| Task statement |
An exact transcription of every record is needed, leaving out the pictures.

| Entries provided |
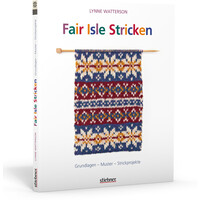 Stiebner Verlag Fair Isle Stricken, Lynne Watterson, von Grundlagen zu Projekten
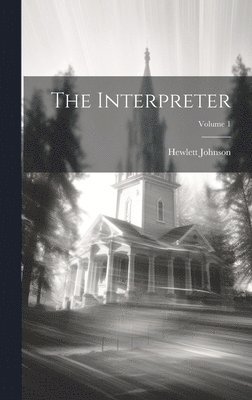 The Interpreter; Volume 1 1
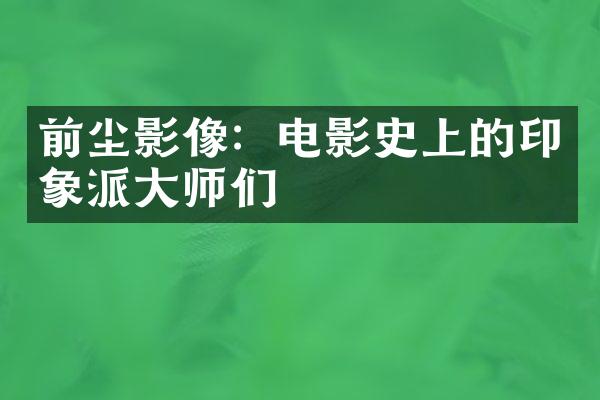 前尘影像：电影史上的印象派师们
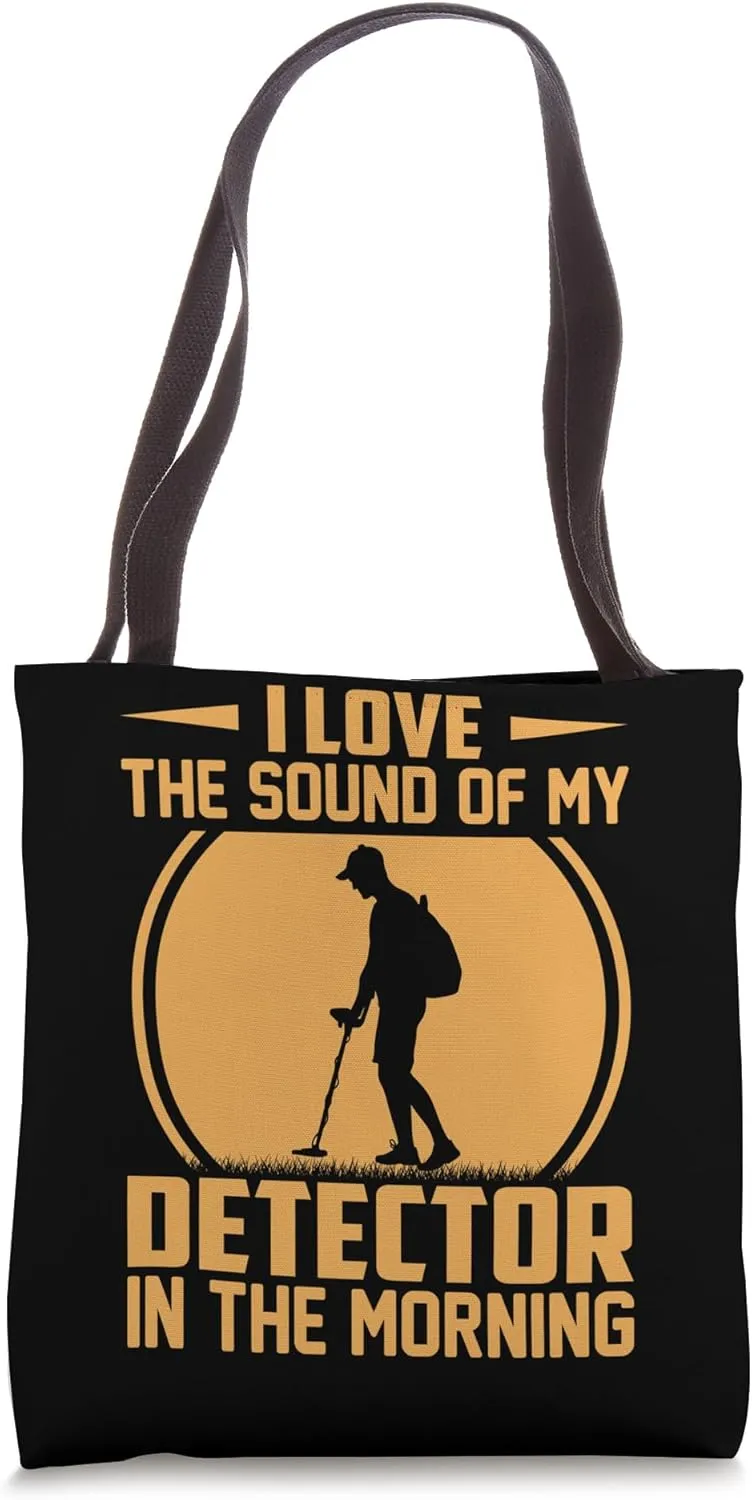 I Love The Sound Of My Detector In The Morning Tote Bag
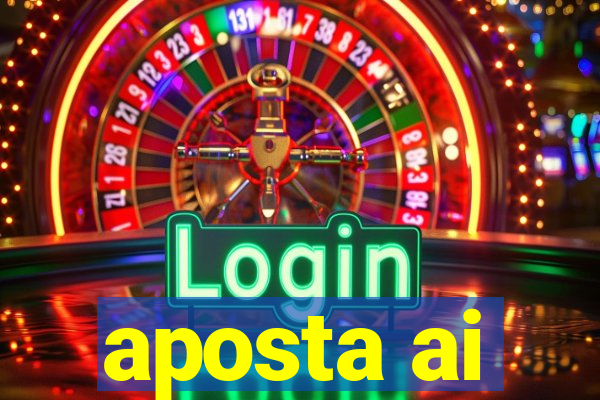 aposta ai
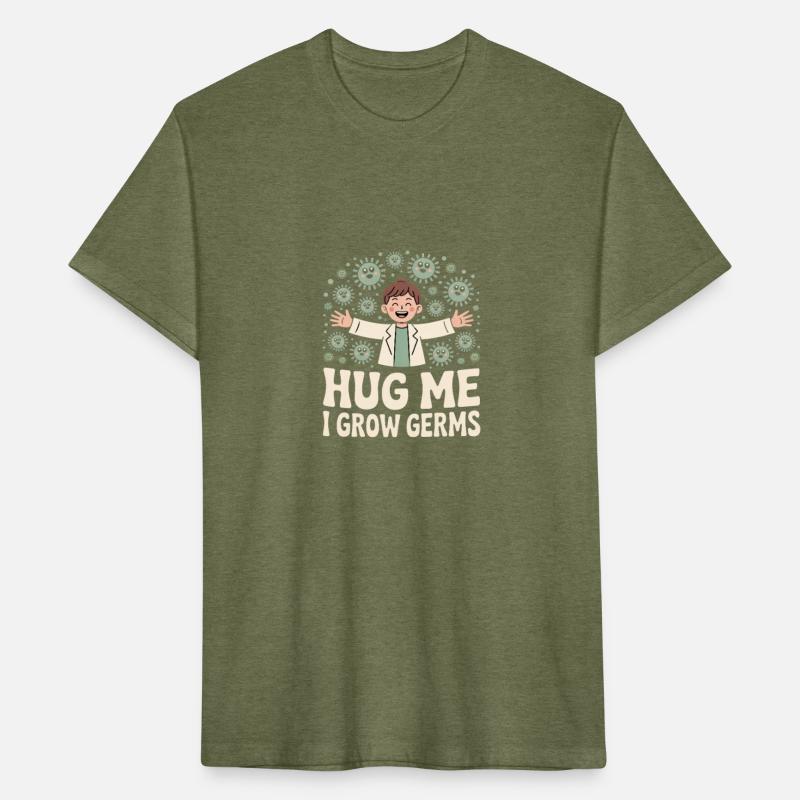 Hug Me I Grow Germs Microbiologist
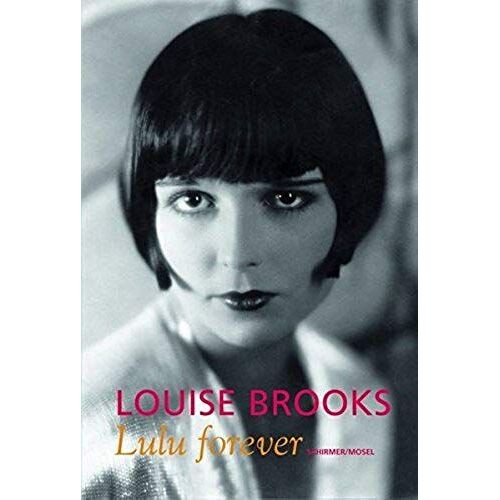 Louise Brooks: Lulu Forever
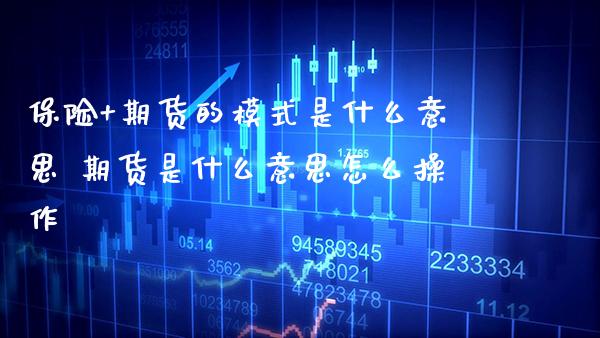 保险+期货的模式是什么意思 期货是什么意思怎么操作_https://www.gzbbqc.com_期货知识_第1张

| Written answer |
 Stiebner Verlag Fair Isle Stricken, Lynne Watterson, von Grundlagen zu Projekten
 The Interpreter; Volume 1 1
 前尘影像：电影史上的印象派师们
 I Love The Sound Of My Detector In The Morning Tote Bag
 aposta ai
 Hug Me I Grow Germs Microbiologist
 Louise Brooks: Lulu Forever
 保险+期货的模式是什么意思 期货是什么意思怎么操作_https://www.gzbbqc.com_期货知识_第1张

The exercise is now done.